80 enseignes ont été touchées, dont une vingtaine pillées ou victimes de départs d'incendie lors du saccage samedi des Champs Elysées, ont estimé dimanche les commerçants de la célèbre avenue, qui veulent être reçus par le Premier ministre Edouard Philippe.

"Il y a eu un déferlement de violence, on se remet du chaos. On tente de rassurer les salariés, et puis on pense aux habitants bien sûr", a dit à l'AFP Jean-Noël Reinhardt, président du Comité Champs-Elysées, une association de promotion qui revendique 180 adhérents, en grande partie des commerces.

"On a demandé un rendez-vous au Premier ministre, pour lui faire part de notre exaspération et lui présenter nos doléances. Il faut que les pouvoirs publics mettent un terme à cette situation", a-t-il réclamé.
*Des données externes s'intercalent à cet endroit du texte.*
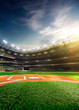 Professional baseball grand arena in sunlight - 78377229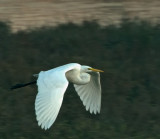Great White Egret in flight (late in day)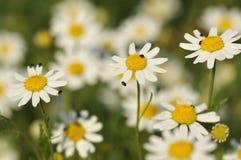 chamomile καλαμπόκι Στοκ Εικόνες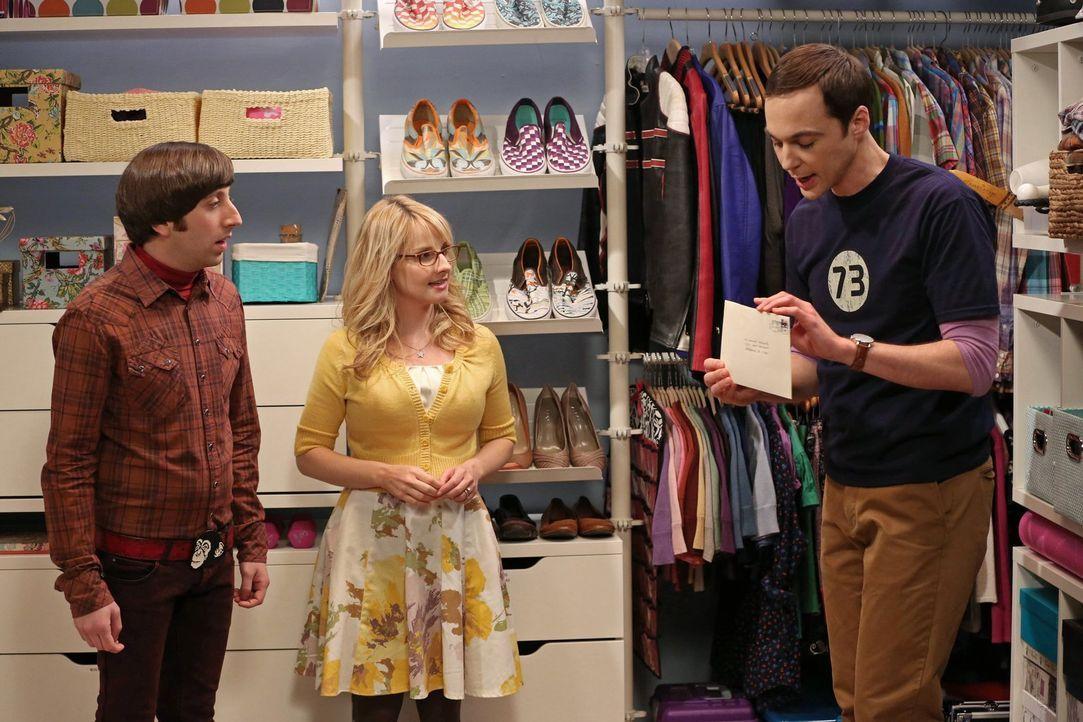 Während Bernadette (Melissa Rauch, M.) und Howard (Simon Helberg, l.) eine Dinner-Party für ihre Freunde geben, sortiert Sheldon (Jim Parsons, r.) w... - Bildquelle: Warner Bros. Television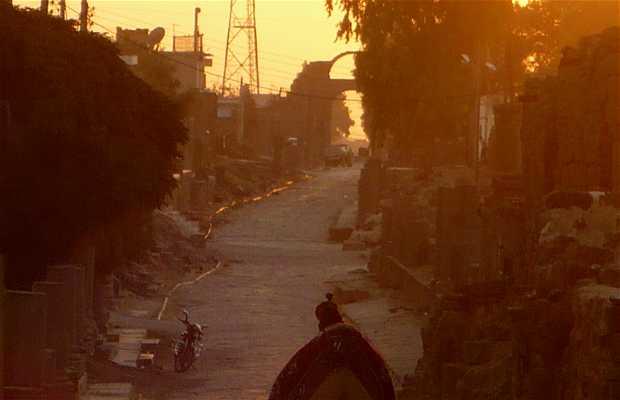 Transport à Bosra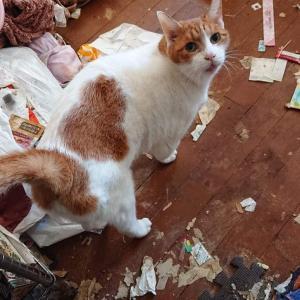 「ゴミ屋敷で飼われていた老猫の里親さんを至急募集しています。~滋賀県」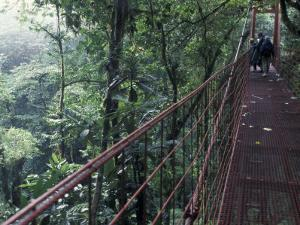 Visitors on Suspension Bridge Through Forest Canopy, Monteverde Cloud Forest, Costa Rica by Scott T. Smith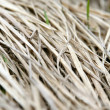 Dry grass — Stock Photo #1237016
"En cumulé, on a eu 35 samedis et dimanche marqués par des perturbations", a-t-il compté.

Samedi, l'acte 18 de la mobilisation des "gilets jaunes" a été marquée par une flambée de violences à Paris, et en particulier sur les Champs-Elysées, théâtre d'affrontements, de pillages et de départs de feu.

Parmi les boutiques et commerces les plus touchés: la brasserie huppée le Fouquet's, des enseignes de prêt-à-porter (Celio, Lacoste, Hugo Boss), le chocolatier Jeff de Bruges, mais aussi le magasin du fabricant chinois de smartphones Xiaomi, inauguré mi-janvier, ainsi que de modestes kiosques à journaux.

"Trop c'est trop. Et ce samedi était le samedi de trop !" a tempêté pour sa part dans un communiqué Bernard Stalter, président de CMA France, réseau national des chambres de métiers et de l'artisanat.

Interpellant les ministres de l'Intérieur et de l'Economie et des Finances, lui aussi demande "à être reçu avec une délégation d'artisans dès cette semaine afin de trouver ensemble les solutions qui permettront de mettre un terme à une situation devenue aussi explosive qu'inacceptable".